According to InsideHigherEd.com, the new draft further softens the uncompromisingn wording of earlier drafts and concentrates on questions of affordability, accessibility, and accountability; recommendations include expanding need-based financial aid, creating a federal database to allow institutions to be compared, encouraging technological innovation, and spending more on improving America's global competitiveness. Lip service appears to be paid to the need to assess "learning outcomes" and the report calls for public universities to find a way to measure what students learn--but at least from the summary provided by IHE (the draft itself is not publicly available), the curricular issues that give rise to the dismal "learning outcomes" of American college students, who can't reliably read, or calculate, or reason, or write, or even summarize a potted version of American history, seem to have been ignored.

*Data section*:
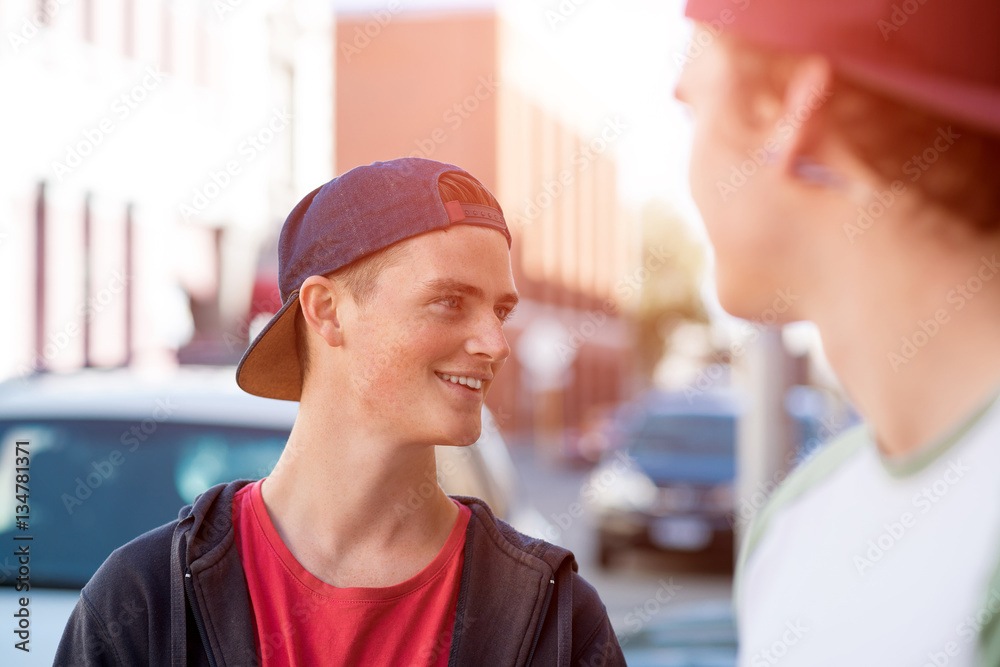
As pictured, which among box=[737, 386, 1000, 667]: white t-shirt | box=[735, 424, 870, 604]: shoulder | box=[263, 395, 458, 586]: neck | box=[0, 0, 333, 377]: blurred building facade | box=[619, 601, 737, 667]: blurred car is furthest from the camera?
box=[0, 0, 333, 377]: blurred building facade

*Task details*:
In the passage on the draft report, shorten the paragraph that begins "According to InsideHigherEd.com" and keep its main facts. The lines here come from a different source than the passage.

*Answer below*:
InsideHigherEd.com reports that the new draft tones down the blunt wording of earlier versions. It focuses on affordability, accessibility and accountability. Its recommendations are to expand need-based financial aid, create a federal database for comparing institutions, encourage technological innovation and spend more on America's global competitiveness. The report pays lip service to assessing "learning outcomes" and asks public universities to find a way to measure what students learn. The draft itself isn't public. Going by IHE's summary, though, it seems to ignore the curricular problems behind students' poor results: they can't reliably read, calculate, reason, write or summarize a simple version of American history.